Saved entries
■ ■ ■ ■
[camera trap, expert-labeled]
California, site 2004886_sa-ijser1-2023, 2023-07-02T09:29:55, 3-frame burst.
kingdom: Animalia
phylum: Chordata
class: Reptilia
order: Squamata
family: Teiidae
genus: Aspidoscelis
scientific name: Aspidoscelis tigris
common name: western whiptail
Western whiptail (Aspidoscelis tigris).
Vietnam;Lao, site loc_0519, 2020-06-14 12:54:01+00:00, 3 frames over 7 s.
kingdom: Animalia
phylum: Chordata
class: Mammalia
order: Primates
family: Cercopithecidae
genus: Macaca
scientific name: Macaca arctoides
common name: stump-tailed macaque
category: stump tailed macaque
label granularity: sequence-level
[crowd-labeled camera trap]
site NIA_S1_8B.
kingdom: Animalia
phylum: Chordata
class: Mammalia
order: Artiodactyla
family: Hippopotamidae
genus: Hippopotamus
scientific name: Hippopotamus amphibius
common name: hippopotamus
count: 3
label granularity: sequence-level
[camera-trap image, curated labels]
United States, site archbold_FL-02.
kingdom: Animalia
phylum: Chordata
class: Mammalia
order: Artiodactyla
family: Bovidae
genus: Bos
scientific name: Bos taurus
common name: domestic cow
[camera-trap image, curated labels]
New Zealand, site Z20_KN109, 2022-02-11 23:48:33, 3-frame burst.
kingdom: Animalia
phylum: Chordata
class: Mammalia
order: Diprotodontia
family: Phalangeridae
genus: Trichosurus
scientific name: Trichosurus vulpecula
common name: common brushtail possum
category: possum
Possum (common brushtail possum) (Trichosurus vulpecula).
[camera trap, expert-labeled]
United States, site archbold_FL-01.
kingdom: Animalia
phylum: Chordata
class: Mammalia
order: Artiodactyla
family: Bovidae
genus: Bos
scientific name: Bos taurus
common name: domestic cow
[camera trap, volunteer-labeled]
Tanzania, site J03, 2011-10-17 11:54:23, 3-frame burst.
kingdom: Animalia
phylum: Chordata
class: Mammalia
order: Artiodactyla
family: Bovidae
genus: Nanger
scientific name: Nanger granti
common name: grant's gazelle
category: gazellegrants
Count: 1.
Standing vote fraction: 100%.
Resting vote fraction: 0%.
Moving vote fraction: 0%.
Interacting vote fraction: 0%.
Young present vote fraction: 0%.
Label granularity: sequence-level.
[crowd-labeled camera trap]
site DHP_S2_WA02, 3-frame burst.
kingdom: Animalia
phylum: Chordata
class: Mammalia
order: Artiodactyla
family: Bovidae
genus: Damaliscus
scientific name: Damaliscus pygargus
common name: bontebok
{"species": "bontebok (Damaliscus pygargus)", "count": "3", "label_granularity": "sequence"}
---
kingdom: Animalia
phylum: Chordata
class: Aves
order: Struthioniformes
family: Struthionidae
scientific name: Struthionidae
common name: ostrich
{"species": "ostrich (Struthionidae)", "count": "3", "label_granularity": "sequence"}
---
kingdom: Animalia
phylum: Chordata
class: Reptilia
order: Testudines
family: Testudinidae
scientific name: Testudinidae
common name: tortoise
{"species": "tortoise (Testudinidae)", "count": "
■ ■ ■ ■
Search the data for "family". Copy every line that has it.

=== Response area ===
family: Teiidae
family: Cercopithecidae
family: Hippopotamidae
family: Bovidae
family: Phalangeridae
family: Bovidae
family: Bovidae
family: Bovidae
family: Struthionidae
family: Testudinidae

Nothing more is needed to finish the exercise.